— START —

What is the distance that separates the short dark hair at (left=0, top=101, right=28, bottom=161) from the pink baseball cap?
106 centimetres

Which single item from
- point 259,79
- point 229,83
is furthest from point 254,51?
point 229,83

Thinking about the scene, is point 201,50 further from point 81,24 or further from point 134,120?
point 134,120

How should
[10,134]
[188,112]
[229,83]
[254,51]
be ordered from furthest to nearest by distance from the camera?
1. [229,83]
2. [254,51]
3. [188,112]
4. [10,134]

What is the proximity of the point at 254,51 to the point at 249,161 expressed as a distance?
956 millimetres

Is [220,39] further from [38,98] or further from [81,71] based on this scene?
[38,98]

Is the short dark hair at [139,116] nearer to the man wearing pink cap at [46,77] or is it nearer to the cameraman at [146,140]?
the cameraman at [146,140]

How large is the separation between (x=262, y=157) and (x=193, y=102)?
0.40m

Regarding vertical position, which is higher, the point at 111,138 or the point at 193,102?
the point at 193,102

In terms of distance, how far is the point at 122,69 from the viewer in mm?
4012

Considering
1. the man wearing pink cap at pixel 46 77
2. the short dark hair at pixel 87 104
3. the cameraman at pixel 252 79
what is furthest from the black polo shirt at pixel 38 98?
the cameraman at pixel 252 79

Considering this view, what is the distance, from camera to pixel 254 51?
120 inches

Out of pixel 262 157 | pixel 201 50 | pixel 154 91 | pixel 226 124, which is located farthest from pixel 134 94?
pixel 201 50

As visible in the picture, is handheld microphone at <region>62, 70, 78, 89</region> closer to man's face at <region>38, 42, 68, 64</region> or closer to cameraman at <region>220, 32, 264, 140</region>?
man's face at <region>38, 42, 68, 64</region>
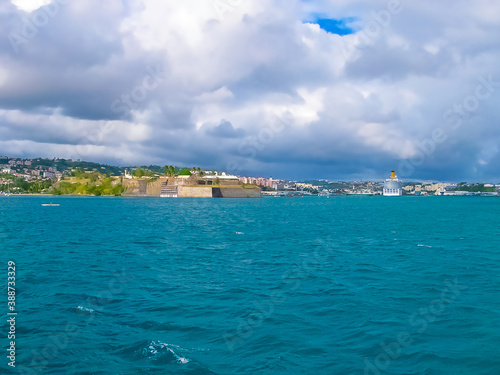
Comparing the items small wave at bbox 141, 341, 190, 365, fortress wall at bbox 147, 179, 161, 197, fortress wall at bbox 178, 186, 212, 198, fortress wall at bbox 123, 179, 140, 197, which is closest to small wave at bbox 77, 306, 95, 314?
small wave at bbox 141, 341, 190, 365

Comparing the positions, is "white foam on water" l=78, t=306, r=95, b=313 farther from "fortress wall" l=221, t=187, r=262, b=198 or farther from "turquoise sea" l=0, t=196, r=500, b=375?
"fortress wall" l=221, t=187, r=262, b=198

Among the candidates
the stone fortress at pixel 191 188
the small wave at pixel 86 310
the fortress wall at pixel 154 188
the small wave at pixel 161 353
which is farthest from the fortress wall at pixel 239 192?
the small wave at pixel 161 353

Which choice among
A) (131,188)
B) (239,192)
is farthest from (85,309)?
(131,188)

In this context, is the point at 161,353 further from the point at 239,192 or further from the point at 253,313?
the point at 239,192

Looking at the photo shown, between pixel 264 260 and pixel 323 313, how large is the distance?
387 inches

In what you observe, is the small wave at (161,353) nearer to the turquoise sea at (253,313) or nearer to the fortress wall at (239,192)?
the turquoise sea at (253,313)

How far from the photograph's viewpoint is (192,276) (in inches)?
711

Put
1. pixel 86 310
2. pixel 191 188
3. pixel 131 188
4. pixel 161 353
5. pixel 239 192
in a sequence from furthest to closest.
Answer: pixel 131 188, pixel 239 192, pixel 191 188, pixel 86 310, pixel 161 353

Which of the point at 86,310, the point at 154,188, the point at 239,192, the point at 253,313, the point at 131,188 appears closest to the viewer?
the point at 253,313

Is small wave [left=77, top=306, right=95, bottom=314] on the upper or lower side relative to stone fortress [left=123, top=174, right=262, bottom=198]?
lower

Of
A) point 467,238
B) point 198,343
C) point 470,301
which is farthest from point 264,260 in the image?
point 467,238

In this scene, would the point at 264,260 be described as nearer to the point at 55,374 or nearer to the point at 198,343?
the point at 198,343

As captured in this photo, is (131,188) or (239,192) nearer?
(239,192)

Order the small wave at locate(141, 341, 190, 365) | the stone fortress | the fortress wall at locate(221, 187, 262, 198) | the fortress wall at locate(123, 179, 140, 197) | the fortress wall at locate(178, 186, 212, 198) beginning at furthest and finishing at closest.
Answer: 1. the fortress wall at locate(123, 179, 140, 197)
2. the fortress wall at locate(221, 187, 262, 198)
3. the stone fortress
4. the fortress wall at locate(178, 186, 212, 198)
5. the small wave at locate(141, 341, 190, 365)
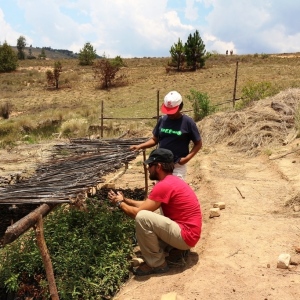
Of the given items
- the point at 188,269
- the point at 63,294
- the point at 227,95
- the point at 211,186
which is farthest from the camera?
the point at 227,95

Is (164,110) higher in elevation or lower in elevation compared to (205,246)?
higher

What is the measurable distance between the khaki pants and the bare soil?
265mm

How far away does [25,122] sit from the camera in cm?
1639

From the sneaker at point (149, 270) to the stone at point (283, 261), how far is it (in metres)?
1.10

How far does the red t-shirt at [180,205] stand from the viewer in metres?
3.65

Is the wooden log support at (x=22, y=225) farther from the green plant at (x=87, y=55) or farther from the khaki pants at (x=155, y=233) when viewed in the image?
the green plant at (x=87, y=55)

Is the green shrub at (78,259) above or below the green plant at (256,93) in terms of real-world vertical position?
below

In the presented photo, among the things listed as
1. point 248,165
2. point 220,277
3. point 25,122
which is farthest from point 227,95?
point 220,277

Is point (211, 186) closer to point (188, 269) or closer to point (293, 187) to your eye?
point (293, 187)

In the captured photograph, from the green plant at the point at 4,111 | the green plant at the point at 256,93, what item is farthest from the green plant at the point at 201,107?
the green plant at the point at 4,111

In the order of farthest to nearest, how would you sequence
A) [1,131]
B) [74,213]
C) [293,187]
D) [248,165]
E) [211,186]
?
[1,131] → [248,165] → [211,186] → [293,187] → [74,213]

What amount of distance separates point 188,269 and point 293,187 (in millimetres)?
3107

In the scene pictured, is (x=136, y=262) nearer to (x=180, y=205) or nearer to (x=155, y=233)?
(x=155, y=233)

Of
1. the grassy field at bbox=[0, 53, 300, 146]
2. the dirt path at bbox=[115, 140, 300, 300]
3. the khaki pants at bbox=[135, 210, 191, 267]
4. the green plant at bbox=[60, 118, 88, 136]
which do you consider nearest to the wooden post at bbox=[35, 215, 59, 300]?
the dirt path at bbox=[115, 140, 300, 300]
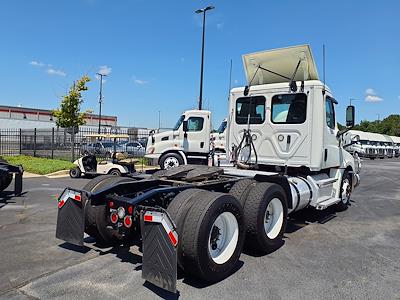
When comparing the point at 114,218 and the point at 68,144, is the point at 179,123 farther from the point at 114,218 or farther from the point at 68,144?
the point at 114,218

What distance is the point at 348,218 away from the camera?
758cm

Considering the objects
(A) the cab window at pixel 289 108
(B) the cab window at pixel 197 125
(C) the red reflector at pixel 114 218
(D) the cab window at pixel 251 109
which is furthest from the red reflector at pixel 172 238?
(B) the cab window at pixel 197 125

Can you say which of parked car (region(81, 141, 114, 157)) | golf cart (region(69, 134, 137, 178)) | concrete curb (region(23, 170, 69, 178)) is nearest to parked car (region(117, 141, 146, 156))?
parked car (region(81, 141, 114, 157))

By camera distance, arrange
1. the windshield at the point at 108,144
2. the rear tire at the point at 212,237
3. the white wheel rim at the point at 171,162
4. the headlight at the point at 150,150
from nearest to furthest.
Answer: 1. the rear tire at the point at 212,237
2. the white wheel rim at the point at 171,162
3. the headlight at the point at 150,150
4. the windshield at the point at 108,144

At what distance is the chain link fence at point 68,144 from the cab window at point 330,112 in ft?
38.9

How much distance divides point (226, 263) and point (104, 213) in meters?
1.74

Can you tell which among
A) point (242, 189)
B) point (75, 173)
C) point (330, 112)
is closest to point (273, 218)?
point (242, 189)

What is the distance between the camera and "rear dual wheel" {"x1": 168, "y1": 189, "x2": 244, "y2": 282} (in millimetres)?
3686

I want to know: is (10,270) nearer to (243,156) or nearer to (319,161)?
(243,156)

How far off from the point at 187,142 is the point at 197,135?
0.53 m

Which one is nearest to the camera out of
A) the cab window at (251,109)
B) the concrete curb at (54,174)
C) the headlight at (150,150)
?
the cab window at (251,109)

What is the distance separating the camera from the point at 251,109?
7707 millimetres

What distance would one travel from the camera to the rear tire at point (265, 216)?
4785 mm

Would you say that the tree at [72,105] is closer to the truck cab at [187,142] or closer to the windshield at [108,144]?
the windshield at [108,144]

— END —

TASK:
Reproduce the material unchanged, starting at the line that contains "Comparing the positions, is" and ending after the line that contains "Answer: pixel 131".

OUTPUT BELOW:
Comparing the positions, is "white foam on water" l=78, t=306, r=95, b=313 farther from "fortress wall" l=221, t=187, r=262, b=198 or farther from "turquoise sea" l=0, t=196, r=500, b=375?
"fortress wall" l=221, t=187, r=262, b=198

Among the candidates
the stone fortress at pixel 191 188
the small wave at pixel 86 310
the fortress wall at pixel 154 188
the small wave at pixel 161 353
which is farthest from the fortress wall at pixel 239 192?
the small wave at pixel 161 353

Which choice among
A) (131,188)
B) (239,192)
is farthest from (85,309)?
(131,188)

In this context, is the point at 161,353 further from the point at 239,192 or further from the point at 253,313?
the point at 239,192

Looking at the photo shown, between pixel 264 260 and pixel 323 313, how large is the distance?
387 inches

In what you observe, is the small wave at (161,353) nearer to the turquoise sea at (253,313) or nearer to the fortress wall at (239,192)?
the turquoise sea at (253,313)

How far from the photograph's viewpoint is (192,276) (in inches)?
711

Put
1. pixel 86 310
2. pixel 191 188
3. pixel 131 188
4. pixel 161 353
5. pixel 239 192
in a sequence from furthest to closest.
Answer: pixel 131 188, pixel 239 192, pixel 191 188, pixel 86 310, pixel 161 353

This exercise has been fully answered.